La place des hommes dans la pratique du mariage précoce et de l’excision

La place des hommes dans la pratique du mariage précoce et de l’excision

Aujourd’hui, plus de 230 millions de filles et femmes ont subi des mutilations génitales féminines, et des millions d’autres sont mariées avant leur majorité. Ces pratiques sont souvent perçues comme des “affaires de femmes” : ce sont fréquemment des mères, des grand-mères ou des exciseuses qui les perpétuent. Pourtant, derrière ces gestes se cachent des normes sociales ancrées dans des systèmes patriarcaux qui façonnent les attentes de toute la communauté.

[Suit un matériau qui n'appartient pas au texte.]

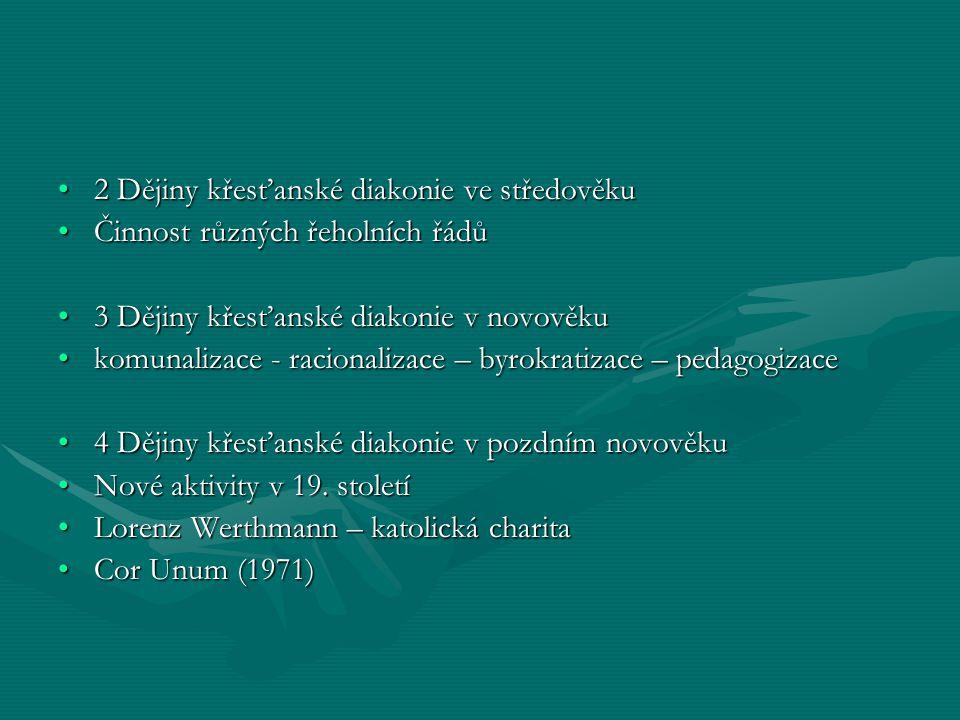 2 Dějiny křesťanské diakonie ve středověku2 Dějiny křesťanské diakonie ve středověku Činnost různých řeholních řádůČinnost různých řeholních řádů 3 Dě
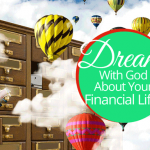 Dream With God About Your Financial Life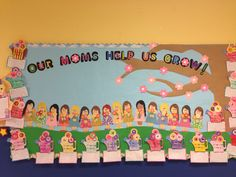 Mother's Day bulletin board...change to our parents help us grow bb in fall for open house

Le poids des normes sociales : quand le système patriarcal dicte le destin des filles

Des croyances collectives autour de la “pureté” féminine

Les mutilations génitales féminines et les mariages précoces partagent une racine commune : des croyances profondément ancrées autour de la sexualité des femmes. Dans les sociétés patriarcales, la “pureté” féminine devient une valeur collective que toute la communauté s’efforce de préserver. Comme l’expliquent les recherches anthropologiques, ces pratiques visent à préserver la moralité des femmes et l’honneur familial, garantir leur virginité avant le mariage, ou encore rassurer sur la paternité des enfants.

Ces normes s’imposent à tous, hommes et femmes, à travers des institutions communautaires. Les chefs coutumiers, les chefs religieux, les anciens du village : autant de figures d’autorité qui façonnent les attentes sociales. Ces institutions sont généralement dirigées par des hommes, ce qui leur confère un rôle influent dans le maintien ou l’évolution de ces pratiques. Mais ces hommes eux-mêmes sont souvent prisonniers des traditions qu’ils ont héritées, craignant le jugement de leur communauté s’ils s’en écartent.

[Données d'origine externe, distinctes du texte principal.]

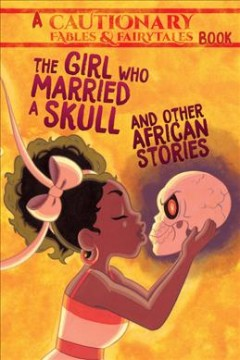 The girl who married a skull and other African stories : a Cautionary Fables & Fairytales book by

Chez World Vision France, nous observons sur le terrain que cette pression sociale s’articule autour d’une notion centrale : la “mariabilité”. Dans de nombreuses communautés, une fille non excisée est perçue comme inadaptée au mariage. Les familles n’entament même pas les négociations de dot dans ces situations. Cette norme pèse sur tous : les pères qui craignent que leurs filles restent célibataires, les mères qui veulent protéger l’avenir de leurs enfants, les jeunes hommes qui subissent la pression familiale pour se conformer aux attentes.

La “mariabilité” comme prison sociale

excision et mariage précoce au kenya

Le mariage n’est pas qu’une union entre deux personnes. C’est aussi, et surtout, une transaction économique et sociale entre deux familles. Dans ce système d’échange, les normes patriarcales assignent aux hommes le rôle de négociateurs de la dot, de décideurs sur les unions acceptables, de garants de la “respectabilité”.

Tony Mwebia, directeur de l’organisation kényane Men End FGM, observe que de nombreux hommes se retrouvent pris dans ces attentes sociales : “Les hommes ne sont pas de simples témoins. Ce sont eux qui sont censés se marier. Ce sont eux qui négocient la dot. Ce sont eux qui déterminent ce qui est acceptable”. Même lorsqu’ils s’opposent personnellement à ces pratiques, la pression familiale et communautaire peut être écrasante.

Cette logique transforme les filles en marchandises dans un système qui dépasse les individus. Les causes et conséquences des mariages précoces sont indissociables de cette économie sociale où toute la communauté est piégée dans des rôles rigides. Pour les familles pauvres, marier précocement une fille après son excision devient une stratégie de survie économique dans un système qui ne leur laisse guère d’alternatives.

Entre attentes sociales et réalités : le paradoxe du rôle masculin

Les hommes, pris entre normes héritées et conscience individuelle

Voici l’un des paradoxes les plus troublants : dans de nombreuses sociétés où l’excision est pratiquée, ce sont les femmes, et surtout les femmes plus âgées ou les grand-mères, qui exercent le plus d’autorité en tant qu’exécutrices, décideurs au sein de leur famille, et gardiennes des normes sociales. Les hommes ne sont souvent pas impliqués dans la décision concrète et ne savent pas toujours quand l’excision aura lieu.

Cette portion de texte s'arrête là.